1 – Impôt sur les sociétés

Le gouvernement a toujours voulu diminuer l’impôt sur les sociétés en Israel. Il voulait même le baisser à 18%, mais la crise économique de 2008 a changer la donne.

Cependant dans les réformes fiscales pour les années 2017-2018, le gouvernement israélien veut rebooster l’économie en diminuant l’impôt sur les sociétés.
Le taux d’imposition sur les sociétés sera de 24% en 2017 et diminuera à 23% à partir de l’année 2018 (au lieu de 25% en 2016).
Nous sommes bien loin des 33% d’impots sur les sociétés en France (en 2016). Bon il y a encore pas mal d’efforts à fournir pour arriver au taux d’imposition de 10% en Angleterre.


2 – Imposition sur le « compte-courant » des actionnaires de société

C’est bien connu, celui qui a une société, peut aujourd’hui tirer autant d’argent qu’il veut de sa société en payant l’impôt quand il le souhaite.

Le fisc n’avait jusqu’à présent aucun moyen de « pression légale » pour obliger les actionnaires à payer leurs impôts au moment du retrait.

Cette dette est bien évidemment enregistrée dans les comptes de la société. Mais fiscalement parlant, l’actionnaire pouvait repousser le moment de la redevance.

Cependant, au sein du cabinet Dray & Dray, nous avons toujours recommandé à nos clients de payer les impôts (notamment sur le dividende) en même temps que le retrait afin d’éviter d’être débiteur à sa société, ou au fisc, de plusieurs centaines de milliers de shekels.
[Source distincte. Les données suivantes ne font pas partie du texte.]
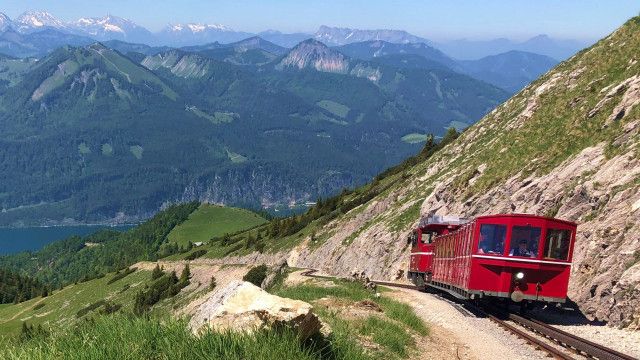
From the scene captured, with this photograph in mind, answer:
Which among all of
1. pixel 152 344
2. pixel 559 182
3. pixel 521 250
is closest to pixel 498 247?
pixel 521 250

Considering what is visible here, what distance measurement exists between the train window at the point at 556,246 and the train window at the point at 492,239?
1.70 m

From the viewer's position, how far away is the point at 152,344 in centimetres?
918

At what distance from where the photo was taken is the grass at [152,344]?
861 cm

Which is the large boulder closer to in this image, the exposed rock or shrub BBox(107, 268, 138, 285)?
the exposed rock

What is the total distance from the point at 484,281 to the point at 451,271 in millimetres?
5021

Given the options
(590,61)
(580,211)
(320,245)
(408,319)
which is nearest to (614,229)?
(580,211)

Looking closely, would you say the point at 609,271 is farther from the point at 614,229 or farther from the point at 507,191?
the point at 507,191

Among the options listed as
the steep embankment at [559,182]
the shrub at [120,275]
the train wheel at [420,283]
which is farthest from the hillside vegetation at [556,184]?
the shrub at [120,275]

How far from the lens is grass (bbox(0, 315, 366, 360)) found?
28.2ft

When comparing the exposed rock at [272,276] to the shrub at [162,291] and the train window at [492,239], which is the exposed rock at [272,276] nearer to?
the train window at [492,239]

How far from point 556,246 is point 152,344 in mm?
20687

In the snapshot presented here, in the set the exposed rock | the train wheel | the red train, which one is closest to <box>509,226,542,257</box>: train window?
the red train

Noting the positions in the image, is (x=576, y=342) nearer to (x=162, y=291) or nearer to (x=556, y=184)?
(x=556, y=184)

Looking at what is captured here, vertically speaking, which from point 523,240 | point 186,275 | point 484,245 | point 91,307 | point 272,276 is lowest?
point 91,307
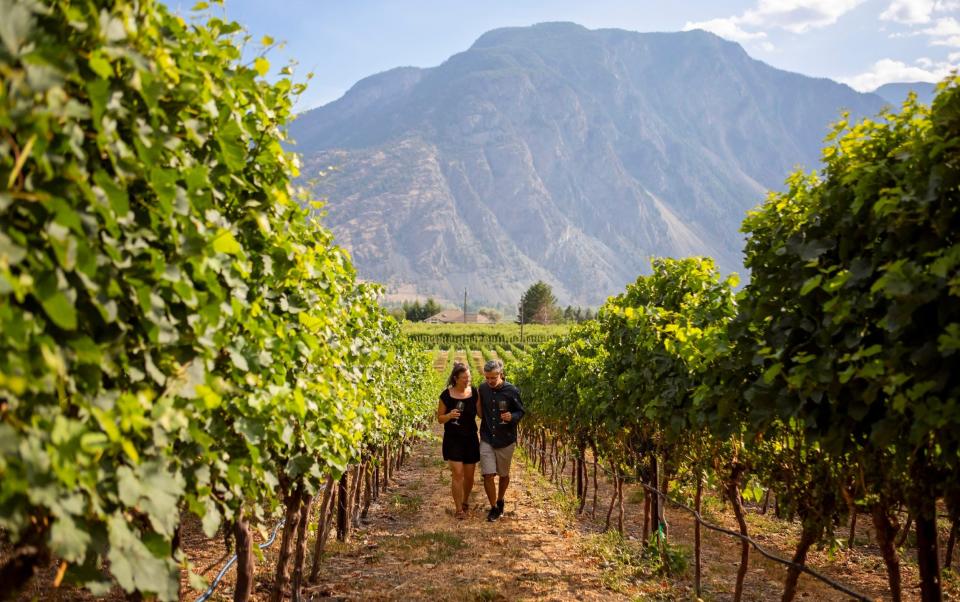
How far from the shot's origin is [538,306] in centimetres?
12106

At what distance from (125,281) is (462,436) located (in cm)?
748

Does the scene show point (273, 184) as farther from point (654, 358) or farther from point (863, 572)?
point (863, 572)

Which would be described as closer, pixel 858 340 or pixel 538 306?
pixel 858 340

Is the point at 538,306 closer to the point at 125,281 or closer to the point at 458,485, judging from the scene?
the point at 458,485

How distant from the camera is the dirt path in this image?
6.47 metres

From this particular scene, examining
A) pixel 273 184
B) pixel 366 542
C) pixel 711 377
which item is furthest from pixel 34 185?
pixel 366 542

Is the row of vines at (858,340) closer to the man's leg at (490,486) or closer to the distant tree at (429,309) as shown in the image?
the man's leg at (490,486)

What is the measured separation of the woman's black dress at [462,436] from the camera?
9.30 metres

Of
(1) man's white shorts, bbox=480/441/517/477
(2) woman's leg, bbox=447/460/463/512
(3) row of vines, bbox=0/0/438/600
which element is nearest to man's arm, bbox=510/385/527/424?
(1) man's white shorts, bbox=480/441/517/477

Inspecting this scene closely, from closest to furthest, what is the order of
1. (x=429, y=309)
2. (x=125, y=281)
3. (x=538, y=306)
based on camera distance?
(x=125, y=281), (x=538, y=306), (x=429, y=309)

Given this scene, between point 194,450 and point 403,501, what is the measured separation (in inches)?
436

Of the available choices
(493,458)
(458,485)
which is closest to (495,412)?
(493,458)

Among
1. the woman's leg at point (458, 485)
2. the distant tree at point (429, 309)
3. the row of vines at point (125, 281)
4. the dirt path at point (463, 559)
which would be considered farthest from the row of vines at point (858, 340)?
the distant tree at point (429, 309)

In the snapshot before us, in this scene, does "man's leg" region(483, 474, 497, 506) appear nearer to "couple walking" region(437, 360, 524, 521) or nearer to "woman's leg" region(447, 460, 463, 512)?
"couple walking" region(437, 360, 524, 521)
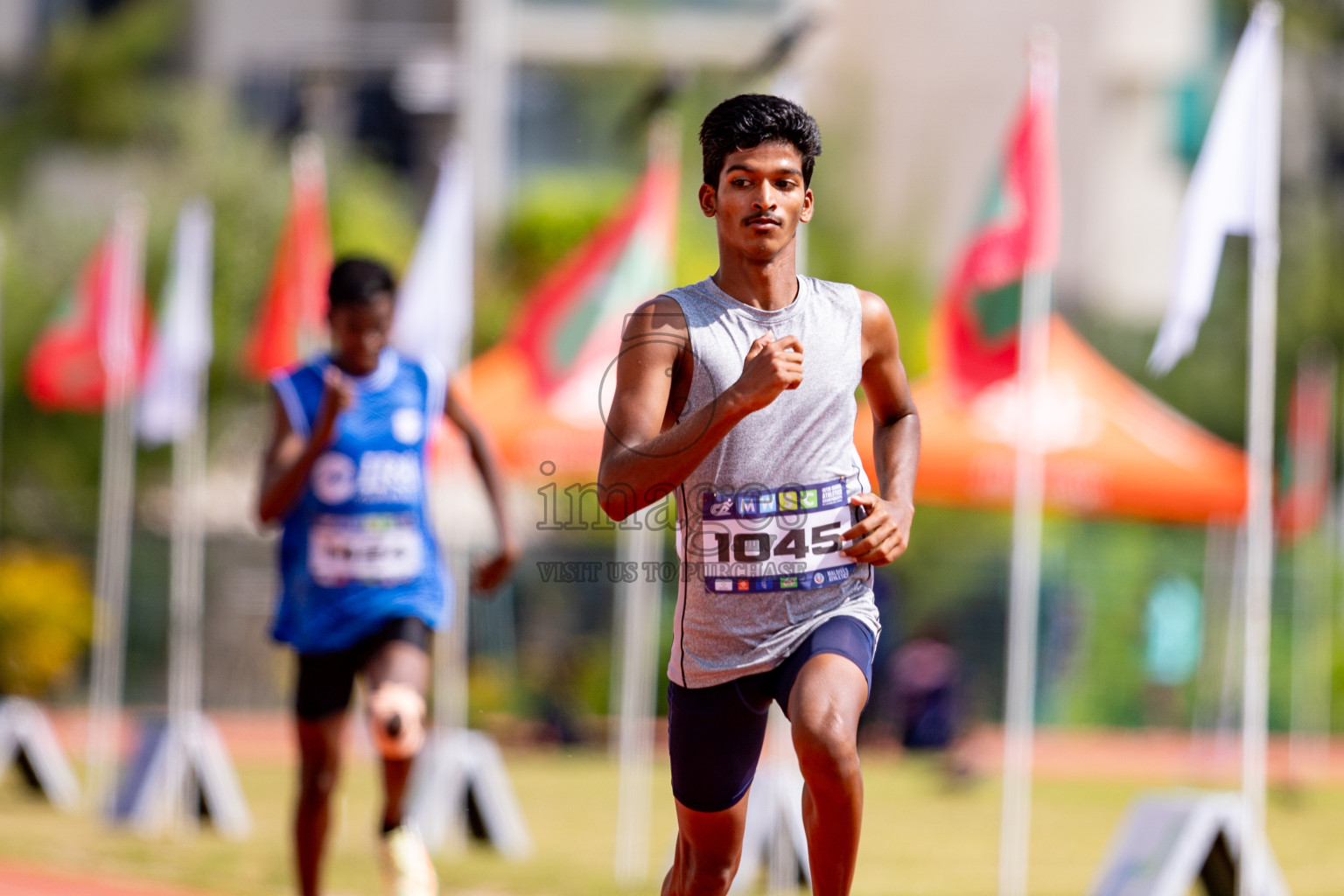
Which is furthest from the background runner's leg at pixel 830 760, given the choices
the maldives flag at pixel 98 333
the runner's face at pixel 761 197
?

Pour les actionnaires de sociétés en Israel, la fête est finie.

Cela va changer à partir de 2017. Il est proposé d’établir que le retrait de fonds par un actionnaire d’une société, qui n’a pas été remboursé à la société dans un délais maximum de trois mois, ou avant la fin d’année d’imposition, sera considéré comme un salaire ou comme une distribution de dividendes.

Conséquence de cette réforme : L’actionnaire devra s’acquitter de ses obligations fiscales beaucoup plus rapidement.
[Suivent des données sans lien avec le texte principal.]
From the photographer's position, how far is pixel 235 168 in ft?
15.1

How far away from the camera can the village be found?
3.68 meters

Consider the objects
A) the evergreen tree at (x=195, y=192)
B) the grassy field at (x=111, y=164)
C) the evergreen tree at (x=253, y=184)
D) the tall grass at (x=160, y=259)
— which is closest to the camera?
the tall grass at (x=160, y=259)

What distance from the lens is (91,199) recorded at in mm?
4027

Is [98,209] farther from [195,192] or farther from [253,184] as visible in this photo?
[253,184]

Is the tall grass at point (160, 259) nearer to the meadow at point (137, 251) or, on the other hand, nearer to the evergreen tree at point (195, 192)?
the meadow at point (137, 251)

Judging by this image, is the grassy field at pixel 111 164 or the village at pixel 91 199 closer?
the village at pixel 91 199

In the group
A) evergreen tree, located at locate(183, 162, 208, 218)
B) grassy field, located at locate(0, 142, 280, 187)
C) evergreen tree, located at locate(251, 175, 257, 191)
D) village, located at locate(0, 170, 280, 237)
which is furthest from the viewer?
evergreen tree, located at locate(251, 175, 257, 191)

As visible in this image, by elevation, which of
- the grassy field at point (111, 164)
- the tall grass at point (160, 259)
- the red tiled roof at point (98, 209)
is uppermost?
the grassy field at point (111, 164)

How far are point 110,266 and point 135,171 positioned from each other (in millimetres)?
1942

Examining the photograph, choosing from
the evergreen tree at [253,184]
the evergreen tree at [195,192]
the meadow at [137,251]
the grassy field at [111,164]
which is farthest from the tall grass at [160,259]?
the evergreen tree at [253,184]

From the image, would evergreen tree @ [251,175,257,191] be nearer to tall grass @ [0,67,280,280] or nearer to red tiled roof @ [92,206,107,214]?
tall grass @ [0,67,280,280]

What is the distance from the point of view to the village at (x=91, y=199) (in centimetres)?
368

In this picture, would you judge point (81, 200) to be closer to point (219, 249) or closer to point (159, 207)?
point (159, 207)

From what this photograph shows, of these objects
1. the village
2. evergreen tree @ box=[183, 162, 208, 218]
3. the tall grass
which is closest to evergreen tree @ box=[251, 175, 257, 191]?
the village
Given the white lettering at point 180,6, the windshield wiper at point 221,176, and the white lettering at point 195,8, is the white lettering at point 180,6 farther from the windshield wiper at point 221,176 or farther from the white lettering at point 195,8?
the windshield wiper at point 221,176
3 – Imposition des bénéfices non distribués

Jusqu’à présent les actionnaires pouvaient laisser leurs bénéfices dans les sociétés (après avoir payer l’impôt sur le bénéfice de la société) et décider du moment de distribution d’éventuels dividendes.

Il a été proposé de donner le pouvoir au directeur des impôts d’exiger la distribution de dividendes venant de bénéfices non distribués. 
En d’autres termes, c’est le fisc qui aura le pouvoir désormais de « forcer » une société à distribuer des dividendes.
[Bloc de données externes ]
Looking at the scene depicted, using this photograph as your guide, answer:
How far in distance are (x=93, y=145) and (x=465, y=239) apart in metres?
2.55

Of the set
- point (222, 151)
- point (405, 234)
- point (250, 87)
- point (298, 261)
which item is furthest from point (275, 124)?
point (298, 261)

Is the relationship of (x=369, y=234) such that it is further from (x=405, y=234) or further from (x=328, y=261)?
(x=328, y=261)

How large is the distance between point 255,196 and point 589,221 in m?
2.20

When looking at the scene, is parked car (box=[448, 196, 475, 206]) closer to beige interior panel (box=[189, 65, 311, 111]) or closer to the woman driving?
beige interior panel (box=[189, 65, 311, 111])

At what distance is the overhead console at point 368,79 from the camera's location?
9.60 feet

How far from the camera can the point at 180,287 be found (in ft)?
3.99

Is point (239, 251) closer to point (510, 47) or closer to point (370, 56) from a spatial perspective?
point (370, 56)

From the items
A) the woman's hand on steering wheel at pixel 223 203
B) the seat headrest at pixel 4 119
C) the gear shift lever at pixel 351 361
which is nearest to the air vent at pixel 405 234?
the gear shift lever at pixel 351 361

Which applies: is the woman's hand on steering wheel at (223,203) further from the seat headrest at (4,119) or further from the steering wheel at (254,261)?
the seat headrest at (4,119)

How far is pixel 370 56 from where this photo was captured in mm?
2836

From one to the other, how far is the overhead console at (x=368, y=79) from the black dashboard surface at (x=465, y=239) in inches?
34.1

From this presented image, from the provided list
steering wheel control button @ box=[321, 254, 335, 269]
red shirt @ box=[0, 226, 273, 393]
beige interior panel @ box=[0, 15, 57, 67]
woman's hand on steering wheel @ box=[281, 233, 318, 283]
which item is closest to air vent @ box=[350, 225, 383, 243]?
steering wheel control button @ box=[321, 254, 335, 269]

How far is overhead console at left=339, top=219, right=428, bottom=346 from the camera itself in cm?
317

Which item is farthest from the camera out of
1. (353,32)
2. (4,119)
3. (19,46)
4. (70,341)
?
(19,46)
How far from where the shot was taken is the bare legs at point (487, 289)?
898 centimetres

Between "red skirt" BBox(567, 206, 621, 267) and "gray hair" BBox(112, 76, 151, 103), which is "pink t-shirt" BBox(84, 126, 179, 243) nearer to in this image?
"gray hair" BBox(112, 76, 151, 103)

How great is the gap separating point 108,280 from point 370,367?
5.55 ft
Pour faire clair, les actionnaires devront payer beaucoup d’impôts en 2017.

Pour alléger cette somme et faire passer la pilule, le fisc a décider de baisser l’impôt sur le dividende à 25% pour les actionnaires possédant plus de 10% dans les actions d’une société ( au lieu des 30% en 2016).
Le calcul est simple : si un actionnaire doit 800.000 Nis à sa société et décide de payer le dividende le 1er janvier 2017 au lieu du 31 decembre 2016, il économisera la bagatelle de 80.000 Nis d’impôts.

Suite à cette manne financière escomptée par le gouvernement, Israel a décidé de baisser les impôts sur le revenu en 2017.